▶ **STATED GOAL**
Emit only the lines from the line containing "At what distance does" through the last line of the entries, unchanged.

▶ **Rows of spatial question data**
--*--
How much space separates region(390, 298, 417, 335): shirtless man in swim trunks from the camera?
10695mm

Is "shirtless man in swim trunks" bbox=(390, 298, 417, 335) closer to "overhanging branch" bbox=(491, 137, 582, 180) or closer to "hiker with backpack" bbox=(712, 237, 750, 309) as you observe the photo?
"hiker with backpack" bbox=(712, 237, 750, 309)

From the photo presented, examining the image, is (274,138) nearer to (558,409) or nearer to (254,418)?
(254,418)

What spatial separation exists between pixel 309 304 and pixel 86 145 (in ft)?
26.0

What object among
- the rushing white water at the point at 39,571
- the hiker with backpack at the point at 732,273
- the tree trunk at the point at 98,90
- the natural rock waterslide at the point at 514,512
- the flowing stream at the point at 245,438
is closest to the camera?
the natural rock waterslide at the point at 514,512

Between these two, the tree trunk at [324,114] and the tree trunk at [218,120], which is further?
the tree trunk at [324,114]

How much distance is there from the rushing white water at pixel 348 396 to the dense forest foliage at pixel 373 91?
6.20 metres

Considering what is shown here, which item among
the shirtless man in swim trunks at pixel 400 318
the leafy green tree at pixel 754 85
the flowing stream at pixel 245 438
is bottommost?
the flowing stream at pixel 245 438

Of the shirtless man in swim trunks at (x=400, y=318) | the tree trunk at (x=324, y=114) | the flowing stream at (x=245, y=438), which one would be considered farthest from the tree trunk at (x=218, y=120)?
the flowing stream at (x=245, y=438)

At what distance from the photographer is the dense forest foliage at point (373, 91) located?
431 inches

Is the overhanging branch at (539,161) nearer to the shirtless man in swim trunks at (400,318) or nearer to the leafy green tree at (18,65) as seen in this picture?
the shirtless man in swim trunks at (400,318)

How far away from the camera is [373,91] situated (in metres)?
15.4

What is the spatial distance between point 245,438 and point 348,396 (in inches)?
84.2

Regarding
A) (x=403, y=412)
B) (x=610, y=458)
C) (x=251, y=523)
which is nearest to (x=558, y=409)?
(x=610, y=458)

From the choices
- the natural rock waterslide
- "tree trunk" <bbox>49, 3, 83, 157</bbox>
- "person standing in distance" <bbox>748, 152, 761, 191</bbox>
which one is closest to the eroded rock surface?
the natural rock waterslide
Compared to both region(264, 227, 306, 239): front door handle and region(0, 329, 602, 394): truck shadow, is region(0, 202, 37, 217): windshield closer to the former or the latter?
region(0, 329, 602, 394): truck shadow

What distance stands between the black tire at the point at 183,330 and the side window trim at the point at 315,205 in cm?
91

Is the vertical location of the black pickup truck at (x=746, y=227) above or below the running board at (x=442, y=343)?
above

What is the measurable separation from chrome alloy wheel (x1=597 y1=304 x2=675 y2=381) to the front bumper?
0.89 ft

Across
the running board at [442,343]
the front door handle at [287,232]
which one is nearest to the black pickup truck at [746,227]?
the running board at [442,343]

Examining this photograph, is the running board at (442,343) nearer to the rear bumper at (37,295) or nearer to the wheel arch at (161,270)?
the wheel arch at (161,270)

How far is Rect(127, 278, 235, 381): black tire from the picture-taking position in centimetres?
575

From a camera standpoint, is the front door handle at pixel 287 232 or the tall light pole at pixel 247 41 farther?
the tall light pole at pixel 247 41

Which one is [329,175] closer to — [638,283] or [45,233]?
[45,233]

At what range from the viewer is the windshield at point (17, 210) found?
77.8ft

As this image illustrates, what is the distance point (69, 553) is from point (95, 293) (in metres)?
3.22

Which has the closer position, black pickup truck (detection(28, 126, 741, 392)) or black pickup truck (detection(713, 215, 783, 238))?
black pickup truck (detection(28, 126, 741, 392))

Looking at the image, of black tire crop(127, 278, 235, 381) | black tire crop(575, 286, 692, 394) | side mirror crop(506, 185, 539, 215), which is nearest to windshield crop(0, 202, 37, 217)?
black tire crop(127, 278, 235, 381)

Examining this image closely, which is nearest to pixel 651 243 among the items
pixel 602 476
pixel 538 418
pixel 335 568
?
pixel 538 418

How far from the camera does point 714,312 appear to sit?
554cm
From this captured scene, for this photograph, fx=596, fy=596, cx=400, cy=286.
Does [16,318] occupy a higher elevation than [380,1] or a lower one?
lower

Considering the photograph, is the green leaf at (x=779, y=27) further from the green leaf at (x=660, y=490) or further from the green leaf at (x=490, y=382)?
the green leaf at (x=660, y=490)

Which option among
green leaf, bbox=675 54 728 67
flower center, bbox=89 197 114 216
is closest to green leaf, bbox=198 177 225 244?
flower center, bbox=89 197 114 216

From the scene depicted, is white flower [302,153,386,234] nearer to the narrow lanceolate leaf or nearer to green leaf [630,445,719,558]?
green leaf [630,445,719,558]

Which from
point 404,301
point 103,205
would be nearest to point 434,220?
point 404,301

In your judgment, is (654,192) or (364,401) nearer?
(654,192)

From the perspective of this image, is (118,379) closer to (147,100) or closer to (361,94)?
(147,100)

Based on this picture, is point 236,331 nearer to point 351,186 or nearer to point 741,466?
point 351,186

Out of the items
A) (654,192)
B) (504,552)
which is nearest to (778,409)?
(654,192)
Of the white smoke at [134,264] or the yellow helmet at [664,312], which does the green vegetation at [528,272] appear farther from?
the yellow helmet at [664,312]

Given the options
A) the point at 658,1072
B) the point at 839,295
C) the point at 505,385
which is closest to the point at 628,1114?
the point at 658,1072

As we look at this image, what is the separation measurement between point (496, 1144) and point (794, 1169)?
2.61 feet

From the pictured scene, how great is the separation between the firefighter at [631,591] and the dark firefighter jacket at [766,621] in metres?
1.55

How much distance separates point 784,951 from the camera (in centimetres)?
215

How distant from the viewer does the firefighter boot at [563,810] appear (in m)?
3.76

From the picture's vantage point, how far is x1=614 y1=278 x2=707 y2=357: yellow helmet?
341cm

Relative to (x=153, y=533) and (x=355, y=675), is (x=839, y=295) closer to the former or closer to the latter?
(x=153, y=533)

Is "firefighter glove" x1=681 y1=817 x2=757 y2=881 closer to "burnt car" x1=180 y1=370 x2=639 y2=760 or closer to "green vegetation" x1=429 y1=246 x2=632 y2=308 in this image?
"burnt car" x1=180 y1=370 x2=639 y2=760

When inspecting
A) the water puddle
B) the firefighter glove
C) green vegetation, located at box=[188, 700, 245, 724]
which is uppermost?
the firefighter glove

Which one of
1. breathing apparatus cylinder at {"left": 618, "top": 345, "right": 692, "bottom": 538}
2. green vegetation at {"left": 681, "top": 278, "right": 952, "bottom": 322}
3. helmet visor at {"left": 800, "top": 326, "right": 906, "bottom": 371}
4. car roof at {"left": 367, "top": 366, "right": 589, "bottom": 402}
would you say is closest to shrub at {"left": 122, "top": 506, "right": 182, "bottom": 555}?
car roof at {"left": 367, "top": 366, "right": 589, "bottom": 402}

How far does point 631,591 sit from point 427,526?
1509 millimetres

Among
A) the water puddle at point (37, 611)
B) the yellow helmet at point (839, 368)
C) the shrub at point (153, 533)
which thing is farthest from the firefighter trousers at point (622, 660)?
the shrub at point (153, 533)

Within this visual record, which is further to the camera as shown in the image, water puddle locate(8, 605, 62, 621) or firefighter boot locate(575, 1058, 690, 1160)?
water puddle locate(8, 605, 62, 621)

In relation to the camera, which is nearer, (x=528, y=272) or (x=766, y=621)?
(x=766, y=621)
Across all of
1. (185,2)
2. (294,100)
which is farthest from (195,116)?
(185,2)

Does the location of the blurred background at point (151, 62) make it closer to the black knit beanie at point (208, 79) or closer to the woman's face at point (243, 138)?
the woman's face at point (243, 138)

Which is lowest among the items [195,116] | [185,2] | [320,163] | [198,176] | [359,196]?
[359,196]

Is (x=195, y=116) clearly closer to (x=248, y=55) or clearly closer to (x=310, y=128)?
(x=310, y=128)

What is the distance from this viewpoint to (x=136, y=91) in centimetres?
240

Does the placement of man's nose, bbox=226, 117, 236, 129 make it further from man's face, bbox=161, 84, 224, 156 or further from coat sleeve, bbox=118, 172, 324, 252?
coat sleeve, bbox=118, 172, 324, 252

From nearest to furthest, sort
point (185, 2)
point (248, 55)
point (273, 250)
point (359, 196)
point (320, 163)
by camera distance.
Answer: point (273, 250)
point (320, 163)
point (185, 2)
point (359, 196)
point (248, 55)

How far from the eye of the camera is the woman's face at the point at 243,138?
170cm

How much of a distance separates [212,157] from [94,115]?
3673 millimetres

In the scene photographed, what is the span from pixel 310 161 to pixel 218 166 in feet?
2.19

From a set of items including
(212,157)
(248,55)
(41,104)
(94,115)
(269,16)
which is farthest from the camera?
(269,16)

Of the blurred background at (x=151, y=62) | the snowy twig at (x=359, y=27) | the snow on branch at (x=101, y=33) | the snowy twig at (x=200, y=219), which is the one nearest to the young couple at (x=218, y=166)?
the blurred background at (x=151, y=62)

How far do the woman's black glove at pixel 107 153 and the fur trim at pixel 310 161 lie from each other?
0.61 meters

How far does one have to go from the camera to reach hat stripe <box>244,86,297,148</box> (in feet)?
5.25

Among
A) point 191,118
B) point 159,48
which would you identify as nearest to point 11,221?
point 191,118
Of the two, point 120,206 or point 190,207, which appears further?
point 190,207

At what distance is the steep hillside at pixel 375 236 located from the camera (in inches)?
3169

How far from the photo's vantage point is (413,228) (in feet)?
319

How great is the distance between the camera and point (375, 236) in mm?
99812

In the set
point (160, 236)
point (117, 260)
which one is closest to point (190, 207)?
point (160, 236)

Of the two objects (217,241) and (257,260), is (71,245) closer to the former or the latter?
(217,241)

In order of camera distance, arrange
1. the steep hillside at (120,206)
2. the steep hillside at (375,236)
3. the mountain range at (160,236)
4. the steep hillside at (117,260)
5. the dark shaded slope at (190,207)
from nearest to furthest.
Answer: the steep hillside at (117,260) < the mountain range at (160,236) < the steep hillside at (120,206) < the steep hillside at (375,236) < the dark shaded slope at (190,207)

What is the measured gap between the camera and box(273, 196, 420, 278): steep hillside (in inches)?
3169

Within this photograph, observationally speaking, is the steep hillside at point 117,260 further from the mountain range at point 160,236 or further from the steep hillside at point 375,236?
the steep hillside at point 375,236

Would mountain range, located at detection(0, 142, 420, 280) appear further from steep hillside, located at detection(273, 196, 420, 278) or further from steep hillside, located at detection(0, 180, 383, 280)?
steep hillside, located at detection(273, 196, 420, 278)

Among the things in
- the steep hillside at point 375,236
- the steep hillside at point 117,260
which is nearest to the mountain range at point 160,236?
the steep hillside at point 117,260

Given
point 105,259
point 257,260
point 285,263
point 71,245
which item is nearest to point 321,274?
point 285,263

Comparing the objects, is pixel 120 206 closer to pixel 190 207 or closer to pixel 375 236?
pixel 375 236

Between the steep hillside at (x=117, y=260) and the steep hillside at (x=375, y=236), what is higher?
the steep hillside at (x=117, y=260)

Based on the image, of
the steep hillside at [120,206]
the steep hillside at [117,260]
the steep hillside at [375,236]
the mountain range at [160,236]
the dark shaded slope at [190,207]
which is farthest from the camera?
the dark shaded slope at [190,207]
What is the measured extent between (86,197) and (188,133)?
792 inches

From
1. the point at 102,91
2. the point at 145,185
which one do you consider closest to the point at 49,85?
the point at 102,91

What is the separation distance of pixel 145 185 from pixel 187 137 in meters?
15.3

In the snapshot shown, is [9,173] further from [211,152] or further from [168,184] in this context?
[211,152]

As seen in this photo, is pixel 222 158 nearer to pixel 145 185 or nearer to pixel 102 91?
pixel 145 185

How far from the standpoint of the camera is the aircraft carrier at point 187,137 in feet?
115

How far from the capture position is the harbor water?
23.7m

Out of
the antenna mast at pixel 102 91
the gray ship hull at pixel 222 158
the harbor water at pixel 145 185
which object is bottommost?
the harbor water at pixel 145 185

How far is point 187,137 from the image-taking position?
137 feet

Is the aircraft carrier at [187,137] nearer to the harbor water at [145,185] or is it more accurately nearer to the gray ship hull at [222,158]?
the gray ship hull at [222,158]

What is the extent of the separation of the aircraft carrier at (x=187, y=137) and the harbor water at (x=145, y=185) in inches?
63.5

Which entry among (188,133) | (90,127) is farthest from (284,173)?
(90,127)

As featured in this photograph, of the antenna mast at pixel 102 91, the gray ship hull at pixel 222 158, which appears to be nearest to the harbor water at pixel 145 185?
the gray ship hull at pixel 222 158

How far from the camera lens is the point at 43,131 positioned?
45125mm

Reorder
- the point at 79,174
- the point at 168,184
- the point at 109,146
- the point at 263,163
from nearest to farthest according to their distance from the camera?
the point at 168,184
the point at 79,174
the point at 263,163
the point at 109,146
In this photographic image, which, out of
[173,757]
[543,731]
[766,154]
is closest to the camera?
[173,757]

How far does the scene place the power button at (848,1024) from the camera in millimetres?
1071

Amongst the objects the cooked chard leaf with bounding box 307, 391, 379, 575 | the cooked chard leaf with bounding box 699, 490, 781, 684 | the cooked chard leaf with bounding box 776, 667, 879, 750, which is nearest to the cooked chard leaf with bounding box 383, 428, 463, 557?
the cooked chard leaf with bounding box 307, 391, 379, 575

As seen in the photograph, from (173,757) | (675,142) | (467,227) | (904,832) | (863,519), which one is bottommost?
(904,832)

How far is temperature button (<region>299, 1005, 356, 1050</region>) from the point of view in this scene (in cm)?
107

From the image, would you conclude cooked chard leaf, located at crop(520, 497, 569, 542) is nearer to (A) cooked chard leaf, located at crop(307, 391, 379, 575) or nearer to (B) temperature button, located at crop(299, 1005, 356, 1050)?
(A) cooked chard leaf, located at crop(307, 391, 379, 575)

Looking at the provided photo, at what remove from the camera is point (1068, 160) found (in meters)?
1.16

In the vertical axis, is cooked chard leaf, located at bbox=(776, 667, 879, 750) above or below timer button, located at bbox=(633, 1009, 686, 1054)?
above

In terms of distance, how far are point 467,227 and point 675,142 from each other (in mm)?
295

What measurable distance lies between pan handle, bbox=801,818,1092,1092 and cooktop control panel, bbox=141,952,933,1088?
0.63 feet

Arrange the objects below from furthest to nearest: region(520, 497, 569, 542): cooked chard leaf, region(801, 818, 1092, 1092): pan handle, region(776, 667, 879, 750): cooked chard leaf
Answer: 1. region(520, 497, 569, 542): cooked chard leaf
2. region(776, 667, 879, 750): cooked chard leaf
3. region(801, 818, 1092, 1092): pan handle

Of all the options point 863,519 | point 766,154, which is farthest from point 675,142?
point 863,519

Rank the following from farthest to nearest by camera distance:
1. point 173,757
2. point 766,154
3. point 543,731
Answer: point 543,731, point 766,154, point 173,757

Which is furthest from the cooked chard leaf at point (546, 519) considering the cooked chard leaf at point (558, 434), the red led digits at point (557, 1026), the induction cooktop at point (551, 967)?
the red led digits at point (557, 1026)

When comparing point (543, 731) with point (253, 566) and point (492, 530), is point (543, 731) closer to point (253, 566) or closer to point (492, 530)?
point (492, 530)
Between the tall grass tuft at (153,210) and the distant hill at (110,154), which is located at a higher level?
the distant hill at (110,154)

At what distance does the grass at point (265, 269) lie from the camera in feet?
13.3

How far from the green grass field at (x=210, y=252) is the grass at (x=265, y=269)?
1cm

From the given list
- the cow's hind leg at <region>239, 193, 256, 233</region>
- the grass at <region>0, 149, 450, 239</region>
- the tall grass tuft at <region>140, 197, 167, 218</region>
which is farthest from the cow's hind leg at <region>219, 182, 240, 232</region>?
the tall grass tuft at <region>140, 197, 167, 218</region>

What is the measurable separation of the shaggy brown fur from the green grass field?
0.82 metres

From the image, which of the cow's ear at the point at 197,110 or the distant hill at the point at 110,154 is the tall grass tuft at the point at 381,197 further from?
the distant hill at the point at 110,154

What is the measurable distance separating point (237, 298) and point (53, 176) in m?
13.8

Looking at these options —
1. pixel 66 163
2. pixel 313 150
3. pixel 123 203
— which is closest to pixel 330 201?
--*--
▶ **TASK ANSWER**
At what distance does the grass at point (265, 269) lie from the camera in feet?
13.3

How far from the green grass field at (x=210, y=252) is the grass at (x=265, y=269)?
1cm

From the given list
- the cow's hind leg at <region>239, 193, 256, 233</region>
- the grass at <region>0, 149, 450, 239</region>
- the tall grass tuft at <region>140, 197, 167, 218</region>
which is farthest from the cow's hind leg at <region>219, 182, 240, 232</region>?
the tall grass tuft at <region>140, 197, 167, 218</region>

What is the measurable separation of the shaggy brown fur from the green grass field?
0.82 metres

From the image, which of the cow's ear at the point at 197,110 or the distant hill at the point at 110,154 is the tall grass tuft at the point at 381,197 further from?
the distant hill at the point at 110,154

What is the measurable distance separating point (237, 298) and point (53, 176) in m?
13.8

Looking at these options —
1. pixel 66 163
2. pixel 313 150
3. pixel 123 203
— which is closest to pixel 330 201?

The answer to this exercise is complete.